Teens warned pot smoking could lead to schizophrenia

(From The Province: August 28, 2006)


Cannabis use can trigger schizophrenia in people already vulnerable to the illness - and this fact should shape marijuana policy, argue two psychiatric epidemiologists. The problem is that the vulnerable population - mostly teenagers - generally aren't eager to absorb the message.

Australian epidemiologists Louisa Degenhardt and Wayne Hall concluded that using marijuana can precipitate schizophrenia in users who have a personal or family history of schizophrenia.

One 15-year study of 50,000 young people in Sweden, for example, found that those who had tried marijuana by the time they were 18 were 2.4 times more likely to receive a diagnosis of schizophrenia. The Swedish researchers concluded that 13 per cent of schizophrenia cases could be averted if all cannabis use was prevented.

Source records:
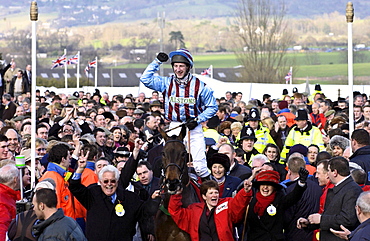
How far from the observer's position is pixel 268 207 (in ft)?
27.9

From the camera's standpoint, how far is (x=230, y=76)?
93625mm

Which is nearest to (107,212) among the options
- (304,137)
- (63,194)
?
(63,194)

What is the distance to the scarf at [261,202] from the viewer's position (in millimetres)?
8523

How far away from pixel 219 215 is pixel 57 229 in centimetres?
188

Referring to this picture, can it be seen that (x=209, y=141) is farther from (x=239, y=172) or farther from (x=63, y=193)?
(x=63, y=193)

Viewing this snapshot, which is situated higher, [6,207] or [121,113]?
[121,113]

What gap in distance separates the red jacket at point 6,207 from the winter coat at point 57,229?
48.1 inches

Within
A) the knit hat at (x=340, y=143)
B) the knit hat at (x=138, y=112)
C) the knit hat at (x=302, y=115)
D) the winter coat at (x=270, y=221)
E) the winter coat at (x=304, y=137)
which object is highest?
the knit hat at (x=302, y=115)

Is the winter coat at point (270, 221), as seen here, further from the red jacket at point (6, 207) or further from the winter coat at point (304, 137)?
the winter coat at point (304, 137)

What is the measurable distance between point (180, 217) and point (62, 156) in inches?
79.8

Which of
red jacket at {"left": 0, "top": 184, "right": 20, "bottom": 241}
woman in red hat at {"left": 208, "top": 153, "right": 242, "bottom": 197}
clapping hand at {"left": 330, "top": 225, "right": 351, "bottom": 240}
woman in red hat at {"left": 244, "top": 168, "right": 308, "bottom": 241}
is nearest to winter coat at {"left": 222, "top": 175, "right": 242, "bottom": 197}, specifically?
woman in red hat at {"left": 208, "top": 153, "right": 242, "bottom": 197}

* * *

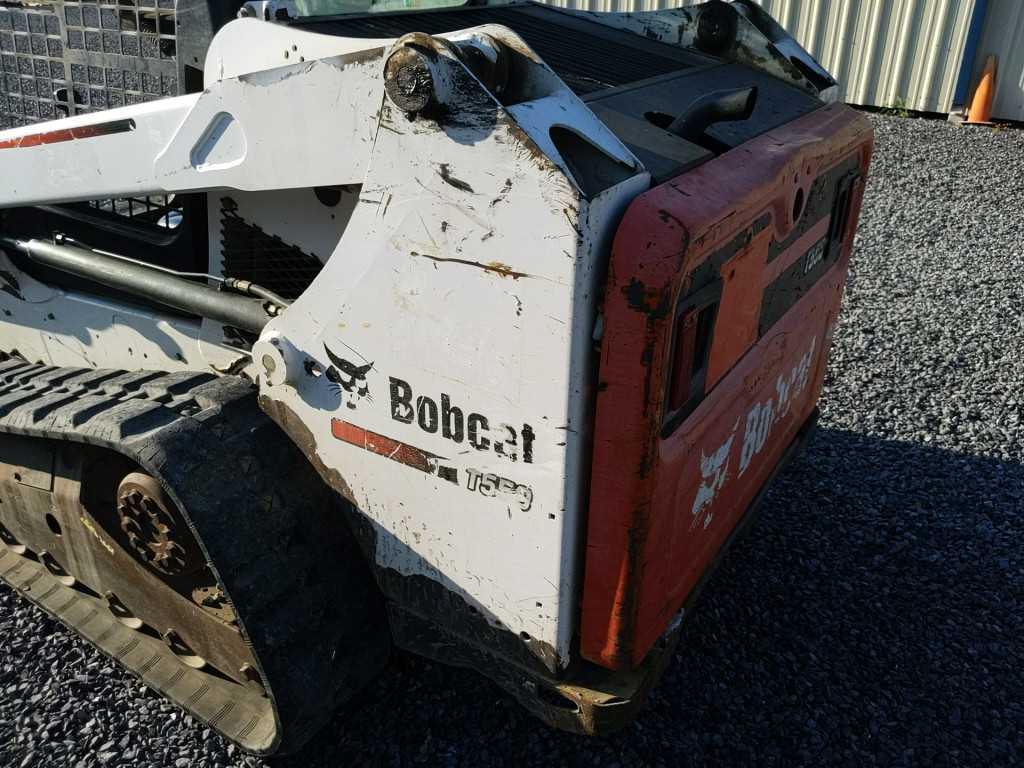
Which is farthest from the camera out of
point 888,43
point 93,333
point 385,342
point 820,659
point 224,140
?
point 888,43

==

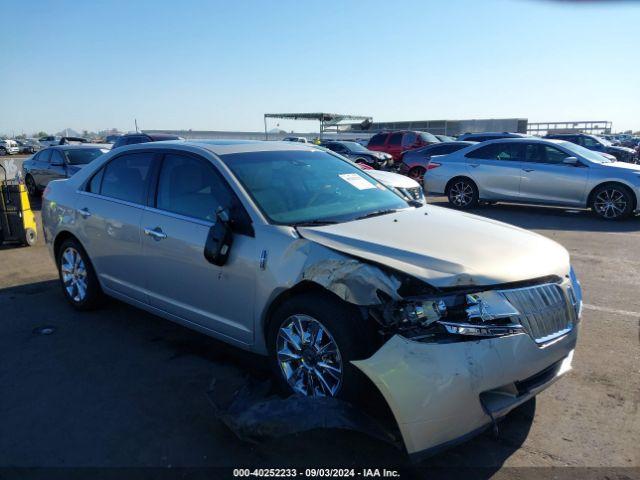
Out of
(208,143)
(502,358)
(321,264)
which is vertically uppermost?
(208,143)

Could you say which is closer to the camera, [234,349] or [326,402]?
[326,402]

> **ACTIONS TO TAKE**
A - Reproduce word for word the part of the article on cannabis and schizophrenia that begins at the words "Cannabis use can" and stops after "absorb the message.".
B - How does the article on cannabis and schizophrenia go on? Write the next part, picking up after its final sentence.

> **RESULTS**
A -
Cannabis use can trigger schizophrenia in people already vulnerable to the illness - and this fact should shape marijuana policy, argue two psychiatric epidemiologists. The problem is that the vulnerable population - mostly teenagers - generally aren't eager to absorb the message.

B -
Other studies suggested that subjects who used marijuana in their early teens were more likely to be diagnosed with schizophrenia by their mid-20s.

In Australia - where marijuana use is heavy among teens - it's not uncommon for 20 to 30 per cent of new episodes of schizophrenia to be among patients who use marijuana daily or almost daily.

Wende Wood, a psychiatric pharmacist at the Toronto-based Centre for Addiction and Mental Health said people who want to smoke marijuana should wait until they are at least 25 - the human brain had developed fully by that time, and if schizophrenia is present, it has usually already become apparent.